WHAT IS BEING ASKED:
From the listing below, reproduce exactly the lines starting with the one with "Let's Play! - Pokemon" and going on through the one with "ringwerpen clown hoofd gezelschapsspel", both ends kept. No picture is copied.

DATA EXCERPTS:
============

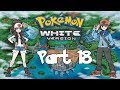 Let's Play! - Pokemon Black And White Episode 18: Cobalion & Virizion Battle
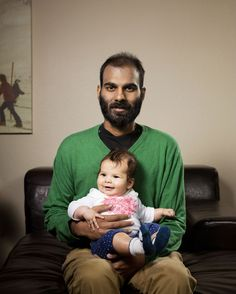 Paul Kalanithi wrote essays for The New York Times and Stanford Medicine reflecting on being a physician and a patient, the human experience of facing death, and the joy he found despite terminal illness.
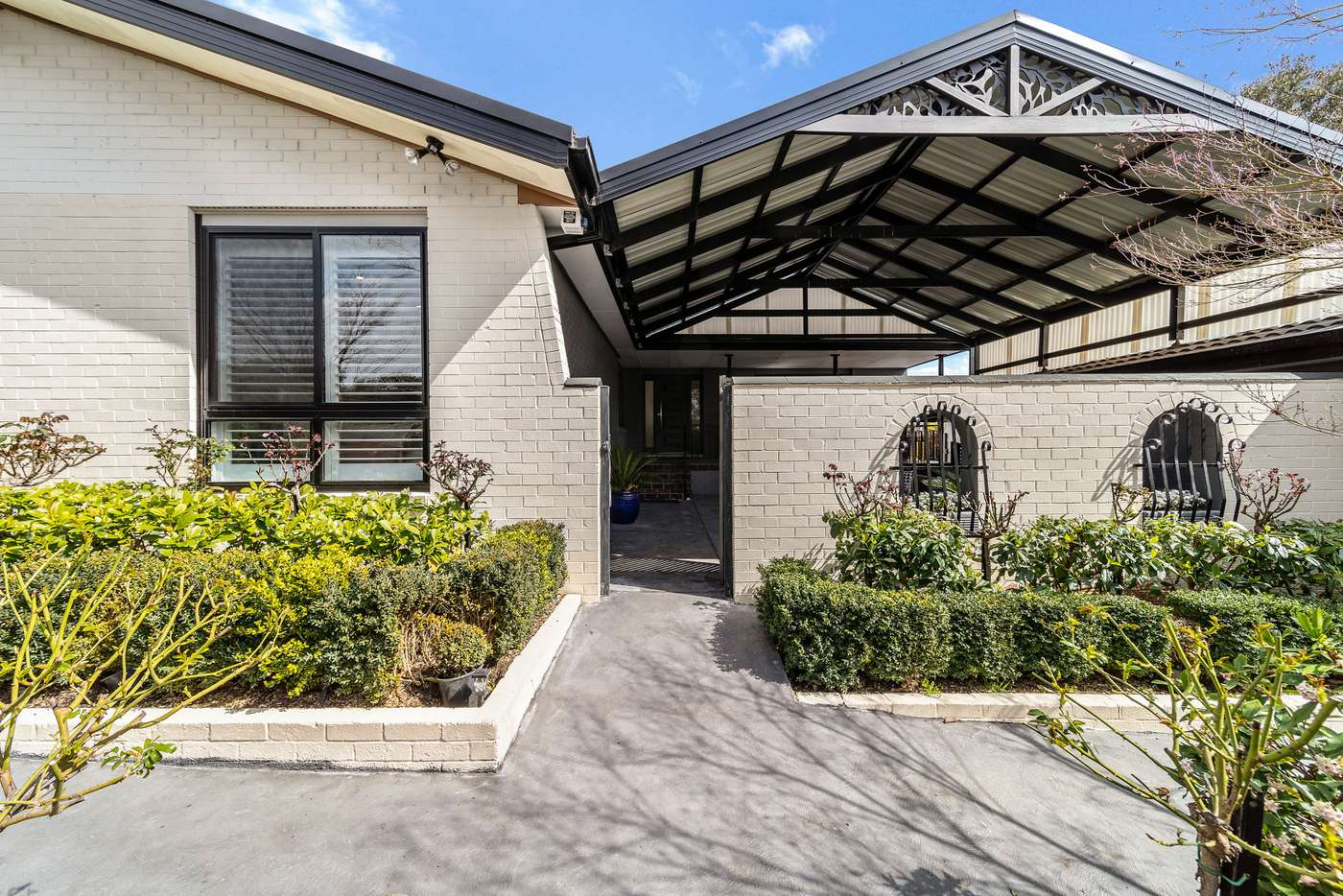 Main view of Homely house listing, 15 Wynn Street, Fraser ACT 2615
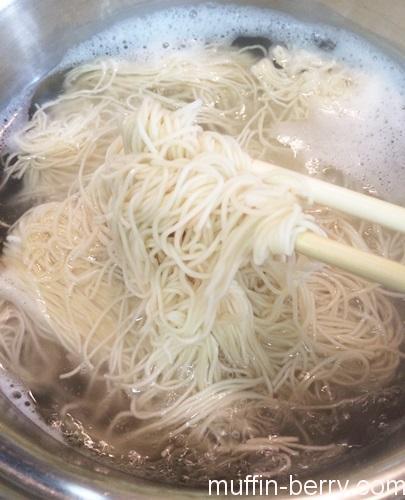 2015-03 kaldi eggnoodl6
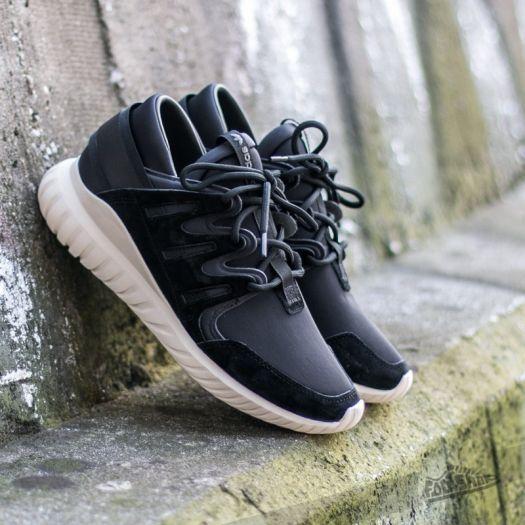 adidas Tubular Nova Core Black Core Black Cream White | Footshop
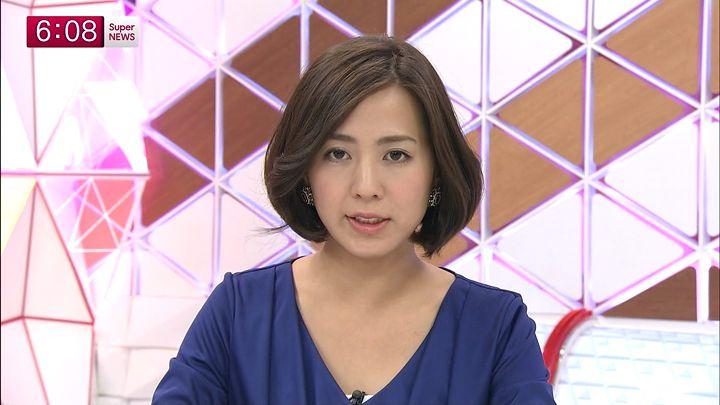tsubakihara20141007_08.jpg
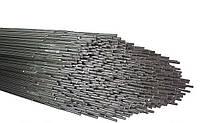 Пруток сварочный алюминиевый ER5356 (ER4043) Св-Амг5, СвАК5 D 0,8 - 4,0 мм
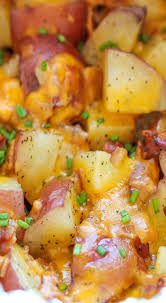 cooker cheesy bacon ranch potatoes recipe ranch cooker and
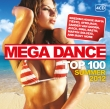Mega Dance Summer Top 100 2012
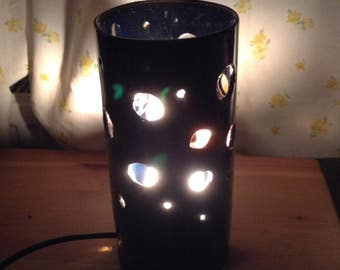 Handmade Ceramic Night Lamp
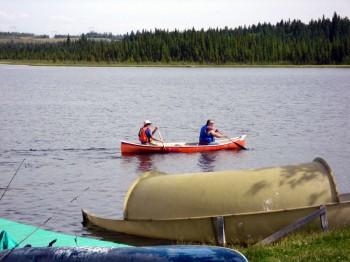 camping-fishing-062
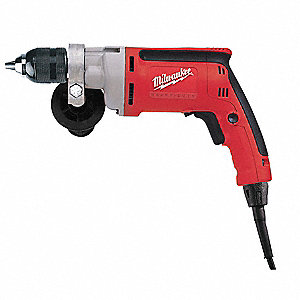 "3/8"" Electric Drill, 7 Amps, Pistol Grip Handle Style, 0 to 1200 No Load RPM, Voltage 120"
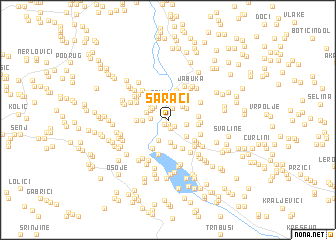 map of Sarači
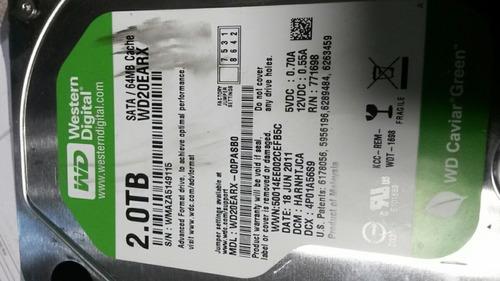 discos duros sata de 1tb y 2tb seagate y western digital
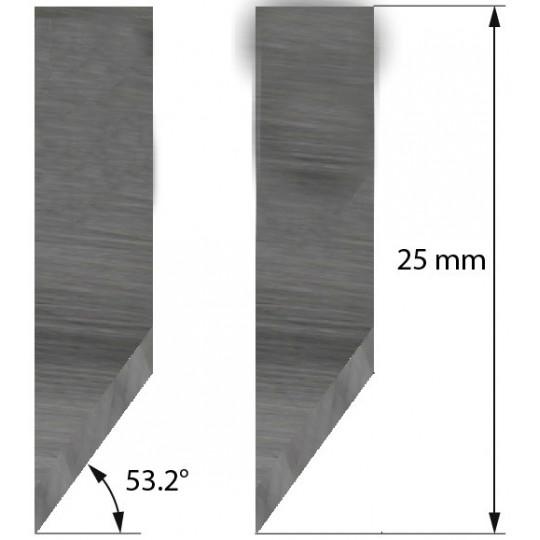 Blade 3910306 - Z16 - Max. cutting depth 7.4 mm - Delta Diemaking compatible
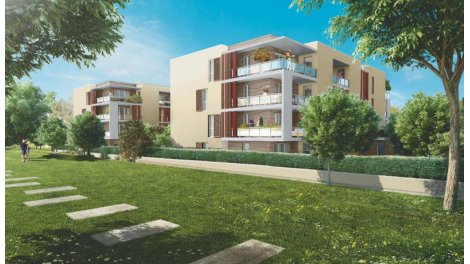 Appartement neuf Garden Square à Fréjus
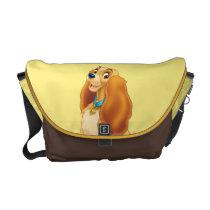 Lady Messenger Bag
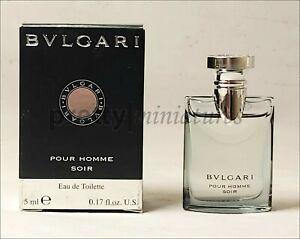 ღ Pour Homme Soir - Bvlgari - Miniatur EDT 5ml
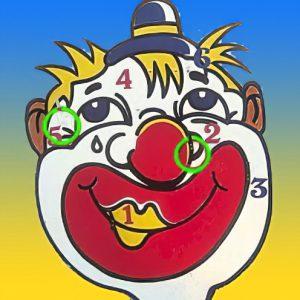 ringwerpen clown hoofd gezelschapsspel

============

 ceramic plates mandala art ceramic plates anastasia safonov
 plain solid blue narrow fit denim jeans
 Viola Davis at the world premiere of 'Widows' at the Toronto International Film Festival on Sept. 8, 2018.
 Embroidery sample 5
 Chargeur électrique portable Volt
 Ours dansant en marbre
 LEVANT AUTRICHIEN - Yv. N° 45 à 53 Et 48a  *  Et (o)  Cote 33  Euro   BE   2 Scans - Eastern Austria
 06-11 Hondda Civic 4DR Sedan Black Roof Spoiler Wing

============

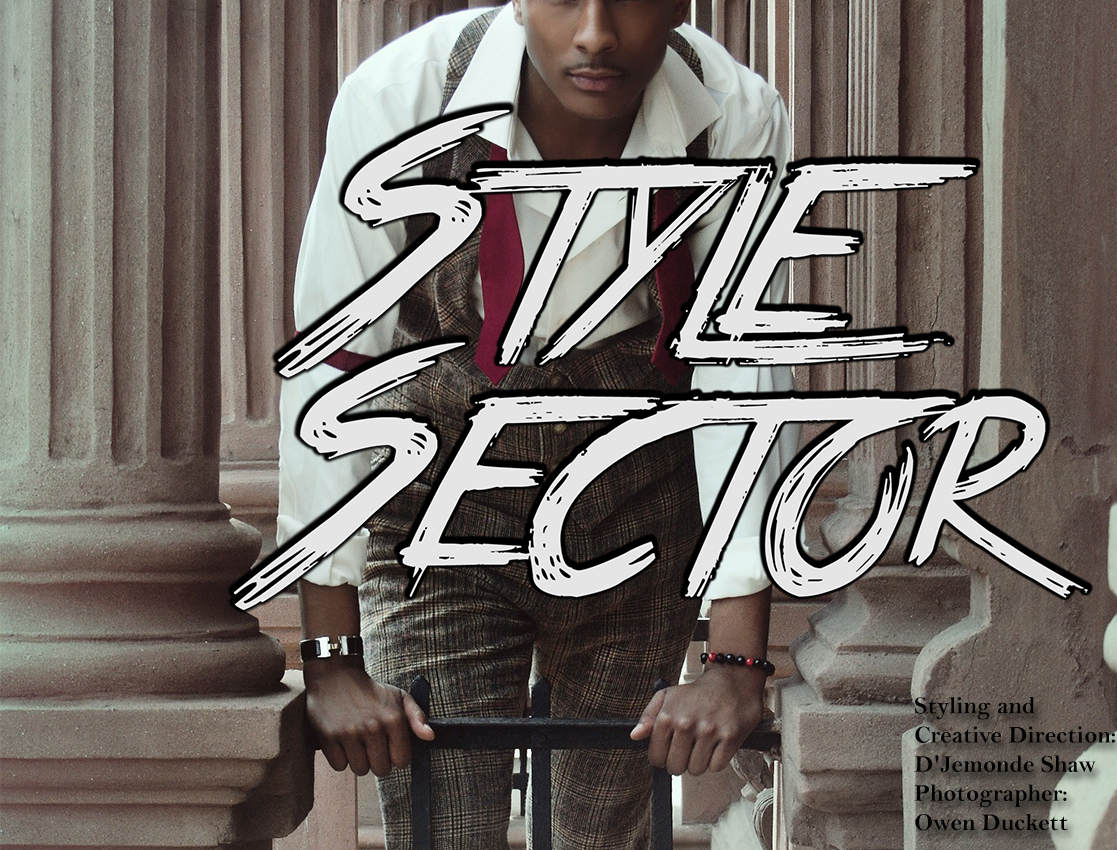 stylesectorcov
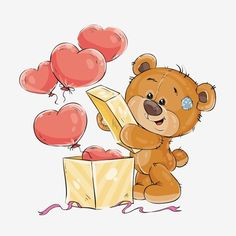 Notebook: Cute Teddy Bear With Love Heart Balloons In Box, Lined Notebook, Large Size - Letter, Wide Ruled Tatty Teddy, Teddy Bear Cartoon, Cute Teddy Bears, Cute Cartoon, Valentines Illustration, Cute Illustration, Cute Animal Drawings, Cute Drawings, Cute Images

============

WORKED SOLUTION:
 Let's Play! - Pokemon Black And White Episode 18: Cobalion & Virizion Battle
 Paul Kalanithi wrote essays for The New York Times and Stanford Medicine reflecting on being a physician and a patient, the human experience of facing death, and the joy he found despite terminal illness.
 Main view of Homely house listing, 15 Wynn Street, Fraser ACT 2615
 2015-03 kaldi eggnoodl6
 adidas Tubular Nova Core Black Core Black Cream White | Footshop
tsubakihara20141007_08.jpg
 Пруток сварочный алюминиевый ER5356 (ER4043) Св-Амг5, СвАК5 D 0,8 - 4,0 мм
 cooker cheesy bacon ranch potatoes recipe ranch cooker and
Mega Dance Summer Top 100 2012
 Handmade Ceramic Night Lamp
 camping-fishing-062
 "3/8"" Electric Drill, 7 Amps, Pistol Grip Handle Style, 0 to 1200 No Load RPM, Voltage 120"
 map of Sarači
 discos duros sata de 1tb y 2tb seagate y western digital
 Blade 3910306 - Z16 - Max. cutting depth 7.4 mm - Delta Diemaking compatible
 Appartement neuf Garden Square à Fréjus
 Lady Messenger Bag
 ღ Pour Homme Soir - Bvlgari - Miniatur EDT 5ml
 ringwerpen clown hoofd gezelschapsspel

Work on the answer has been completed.